Apprenons par là que Dieu n'aura point d'indulgence pour ceux qui auront négligé ces objets de sa vive sollicitude. Il ne se peut pas que le même Dieu s'occupe à ce point du salut des enfants, et qu'il laisse néanmoins en paix ceux qui (32) l'auront négligé. Non, il ne les laissera pas en paix, mais son indignation éclatera contre eux, l'histoire que nous venons de rapporter le prouve assez. C'est pourquoi saint Paul nous donne continuellement ces conseils: Pères, élevez vos enfants dans la discipline et la crainte du Seigneur. (Ep 6,4) Si nous sommes tenus de veiller sur l'âme de vos enfants, nous étrangers, si Dieu doit nous en demander compte, quelle ne sera pas votre responsabilité, vous qui les avez engendrés, élevés, nourris dans votre maison? Un père ne pourra pas plus avoir recours aux excuses ni à l'indulgence pour les fautes de ses enfants que pour les siennes propres. C'est ce que saint Paul nous démontre encore jusqu'à l'évidence. Lorsqu'il détermine les qualités nécessaires à ceux qui sont préposés au gouvernement des hommes, entre autres vertus qu'ils doivent absolument posséder, il exige le soin de leurs enfants, parce qu'i1 n'y aura pas de pardon pour nous si nous les laissons se pervertir. Et quoi de plus juste? Si les hommes devenaient méchants par la nécessité de leur nature, on aurait quelques raisons de chercher des excuses et quelque espoir d'en trouver, mais comme c'est par notre libre arbitre que nous sommes ou bons ou mauvais, quelle raison, je ne dis pas solide, mais spécieuse, pourrait apporter le père qui aura laissé l'objet de ses plus chères affections se pervertir et devenir mauvais? Dira-t-il qu'il n'a pas même essayé de le rendre vertueux? Mais jamais aucun père ne voudrait prononcer une telle parole, la nature est là qui le presse et l'excite constamment à remplir ce devoir. Qu'il n'a pu? mais l'excuse est inacceptable: recevoir un tout petit enfant, le recevoir dès le principe et comme au sortir des mains de Dieu, avoir seul toute autorité sur lui, le garder continuellement chez soi; tout cela rend aisé et facile le redressement de ses défauts. De sorte que la perte des enfants ne saurait venir d'une autre cause que de la folie qui attache leurs parents aux intérêts du monde,; n'avoir que ces intérêts matériels en vue, ne rien vouloir y préférer, voilà ce qui les force à négliger leurs enfants et le salut de leur âme.

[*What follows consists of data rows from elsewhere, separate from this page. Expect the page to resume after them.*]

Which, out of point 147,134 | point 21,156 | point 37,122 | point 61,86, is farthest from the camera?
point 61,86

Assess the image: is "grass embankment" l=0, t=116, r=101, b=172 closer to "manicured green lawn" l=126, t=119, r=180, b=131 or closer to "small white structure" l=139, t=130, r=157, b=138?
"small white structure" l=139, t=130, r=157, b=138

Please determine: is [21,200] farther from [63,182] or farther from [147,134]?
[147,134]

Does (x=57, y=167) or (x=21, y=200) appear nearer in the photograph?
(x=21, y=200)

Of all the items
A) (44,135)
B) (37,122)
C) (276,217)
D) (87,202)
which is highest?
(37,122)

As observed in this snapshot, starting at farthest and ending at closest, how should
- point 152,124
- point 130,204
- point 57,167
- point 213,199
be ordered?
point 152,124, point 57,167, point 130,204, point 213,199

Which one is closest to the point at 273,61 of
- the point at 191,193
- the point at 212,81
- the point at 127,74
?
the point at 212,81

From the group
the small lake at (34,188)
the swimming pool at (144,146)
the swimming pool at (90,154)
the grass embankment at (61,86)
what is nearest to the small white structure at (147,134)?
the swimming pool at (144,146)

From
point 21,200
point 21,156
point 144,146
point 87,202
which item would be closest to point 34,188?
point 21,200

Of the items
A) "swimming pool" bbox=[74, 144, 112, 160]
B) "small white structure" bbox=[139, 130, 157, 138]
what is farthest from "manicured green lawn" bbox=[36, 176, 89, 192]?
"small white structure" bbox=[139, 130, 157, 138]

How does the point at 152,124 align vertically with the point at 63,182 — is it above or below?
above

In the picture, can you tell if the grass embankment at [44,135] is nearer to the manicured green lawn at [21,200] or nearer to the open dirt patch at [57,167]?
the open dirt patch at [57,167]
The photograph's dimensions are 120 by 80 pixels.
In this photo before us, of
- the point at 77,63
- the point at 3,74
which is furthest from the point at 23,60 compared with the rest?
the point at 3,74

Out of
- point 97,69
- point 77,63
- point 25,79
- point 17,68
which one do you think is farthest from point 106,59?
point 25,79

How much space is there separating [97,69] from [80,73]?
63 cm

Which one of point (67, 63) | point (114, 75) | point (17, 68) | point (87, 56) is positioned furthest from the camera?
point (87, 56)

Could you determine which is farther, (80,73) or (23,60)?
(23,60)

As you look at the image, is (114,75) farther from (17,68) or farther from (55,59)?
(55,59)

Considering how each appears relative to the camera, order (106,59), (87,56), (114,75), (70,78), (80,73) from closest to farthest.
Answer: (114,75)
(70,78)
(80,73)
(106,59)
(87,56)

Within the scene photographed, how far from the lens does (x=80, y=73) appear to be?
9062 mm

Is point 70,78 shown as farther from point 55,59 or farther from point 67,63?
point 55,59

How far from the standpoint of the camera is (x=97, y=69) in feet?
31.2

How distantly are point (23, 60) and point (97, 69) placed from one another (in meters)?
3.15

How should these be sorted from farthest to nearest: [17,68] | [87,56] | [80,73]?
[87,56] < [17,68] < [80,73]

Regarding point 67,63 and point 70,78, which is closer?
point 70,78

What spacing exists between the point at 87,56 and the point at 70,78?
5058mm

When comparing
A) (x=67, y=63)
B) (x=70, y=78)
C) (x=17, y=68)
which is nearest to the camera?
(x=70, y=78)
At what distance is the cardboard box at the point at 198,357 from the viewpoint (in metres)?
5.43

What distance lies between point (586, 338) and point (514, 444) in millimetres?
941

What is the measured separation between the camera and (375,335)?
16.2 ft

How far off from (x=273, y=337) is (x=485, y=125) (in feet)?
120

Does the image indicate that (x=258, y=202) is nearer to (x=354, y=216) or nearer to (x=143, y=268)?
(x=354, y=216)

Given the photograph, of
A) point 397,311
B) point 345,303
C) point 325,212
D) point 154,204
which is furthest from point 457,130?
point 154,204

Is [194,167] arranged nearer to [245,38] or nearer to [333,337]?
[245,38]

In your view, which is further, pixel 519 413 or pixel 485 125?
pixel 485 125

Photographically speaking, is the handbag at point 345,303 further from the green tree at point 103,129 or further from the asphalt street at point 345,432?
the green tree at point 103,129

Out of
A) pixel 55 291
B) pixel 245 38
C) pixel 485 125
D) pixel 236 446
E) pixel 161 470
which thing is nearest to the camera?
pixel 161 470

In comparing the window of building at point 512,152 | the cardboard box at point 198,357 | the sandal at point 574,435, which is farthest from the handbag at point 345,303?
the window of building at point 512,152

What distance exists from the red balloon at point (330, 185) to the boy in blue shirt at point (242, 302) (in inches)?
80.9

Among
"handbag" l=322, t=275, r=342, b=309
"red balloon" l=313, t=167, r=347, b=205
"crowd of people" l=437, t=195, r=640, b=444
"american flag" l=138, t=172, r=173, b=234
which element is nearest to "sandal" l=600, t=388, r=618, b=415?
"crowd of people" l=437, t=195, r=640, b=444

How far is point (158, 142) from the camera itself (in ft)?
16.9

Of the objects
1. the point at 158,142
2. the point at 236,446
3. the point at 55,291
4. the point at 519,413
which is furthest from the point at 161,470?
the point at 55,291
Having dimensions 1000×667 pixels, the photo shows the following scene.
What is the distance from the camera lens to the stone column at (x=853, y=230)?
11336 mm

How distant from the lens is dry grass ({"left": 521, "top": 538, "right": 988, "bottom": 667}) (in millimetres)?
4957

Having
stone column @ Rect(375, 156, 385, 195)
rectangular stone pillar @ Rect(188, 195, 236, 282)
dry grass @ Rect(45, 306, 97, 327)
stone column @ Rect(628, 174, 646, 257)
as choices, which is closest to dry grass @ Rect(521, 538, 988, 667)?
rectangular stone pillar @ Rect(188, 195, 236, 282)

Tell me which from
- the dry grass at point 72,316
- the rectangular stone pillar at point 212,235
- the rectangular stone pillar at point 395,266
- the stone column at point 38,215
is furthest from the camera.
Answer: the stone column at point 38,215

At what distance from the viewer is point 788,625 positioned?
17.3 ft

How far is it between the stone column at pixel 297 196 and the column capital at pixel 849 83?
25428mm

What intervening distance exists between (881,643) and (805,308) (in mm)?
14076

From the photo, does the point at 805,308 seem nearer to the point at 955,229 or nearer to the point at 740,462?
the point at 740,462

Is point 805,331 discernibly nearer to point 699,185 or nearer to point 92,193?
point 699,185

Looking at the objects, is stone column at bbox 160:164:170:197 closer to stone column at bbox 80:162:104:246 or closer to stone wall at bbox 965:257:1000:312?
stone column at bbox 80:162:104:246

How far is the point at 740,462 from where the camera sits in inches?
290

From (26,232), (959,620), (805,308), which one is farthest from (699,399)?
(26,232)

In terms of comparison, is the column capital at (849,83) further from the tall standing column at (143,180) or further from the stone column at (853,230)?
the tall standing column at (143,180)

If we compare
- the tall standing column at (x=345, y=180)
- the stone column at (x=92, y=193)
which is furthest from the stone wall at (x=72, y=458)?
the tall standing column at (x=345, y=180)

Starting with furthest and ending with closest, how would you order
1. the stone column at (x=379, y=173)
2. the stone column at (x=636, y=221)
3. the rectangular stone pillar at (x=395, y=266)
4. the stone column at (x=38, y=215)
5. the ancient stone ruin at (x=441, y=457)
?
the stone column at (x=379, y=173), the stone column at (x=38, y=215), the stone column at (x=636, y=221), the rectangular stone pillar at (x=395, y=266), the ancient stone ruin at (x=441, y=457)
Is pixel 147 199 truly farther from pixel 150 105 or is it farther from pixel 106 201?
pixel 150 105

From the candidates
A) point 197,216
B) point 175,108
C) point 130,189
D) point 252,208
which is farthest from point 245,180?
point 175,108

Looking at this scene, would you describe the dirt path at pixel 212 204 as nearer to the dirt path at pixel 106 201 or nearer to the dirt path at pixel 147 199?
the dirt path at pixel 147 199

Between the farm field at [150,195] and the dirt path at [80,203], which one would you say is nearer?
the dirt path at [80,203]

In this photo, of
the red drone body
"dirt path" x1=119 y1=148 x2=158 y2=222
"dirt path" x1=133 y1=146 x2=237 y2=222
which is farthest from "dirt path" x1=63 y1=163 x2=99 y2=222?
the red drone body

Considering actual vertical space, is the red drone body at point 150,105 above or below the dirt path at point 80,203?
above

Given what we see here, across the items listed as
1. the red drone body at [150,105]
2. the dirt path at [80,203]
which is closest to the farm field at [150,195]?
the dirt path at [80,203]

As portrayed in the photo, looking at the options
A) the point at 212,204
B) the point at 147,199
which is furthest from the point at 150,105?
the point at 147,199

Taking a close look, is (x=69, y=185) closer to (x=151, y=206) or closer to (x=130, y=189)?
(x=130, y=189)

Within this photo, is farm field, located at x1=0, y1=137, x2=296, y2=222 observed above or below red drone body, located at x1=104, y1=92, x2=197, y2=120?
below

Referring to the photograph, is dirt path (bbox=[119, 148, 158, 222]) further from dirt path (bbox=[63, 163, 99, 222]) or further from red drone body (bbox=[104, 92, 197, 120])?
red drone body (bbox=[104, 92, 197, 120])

Ces pères (et qu'on ne prenne point ceci pour une parole d'emportement), ces pères, je n'hésiterai pas à le dire, sont pires que des parricides. Ceux-ci séparent l'âme du corps; mais ceux-là, emportant l'âme avec le corps, les jettent l'une et l'autre dans le feu de l'enfer. La première mort, il la fallait toujours recevoir de la nature; et la seconde on pouvait l'éviter, si la faiblesse des parents ne l'eût donnée. De plus la mort du corps sera détruite et effacée par la gloire de la résurrection, mais la perte de l'âme est irréparable; pour elle plus de salut possible, mais des châtiments nécessaires et éternels. Ce n'est donc pas sans raison que nous disions que ces pères sont pires que ceux qui tuent leurs enfants. Aiguiser un glaive, en armer sa main, le plonger dans la poitrine d'un enfant, n'est pas chose aussi cruelle que de corrompre et de perdre son âme; car nous n'avons rien que nous puissions comparer à l'âme.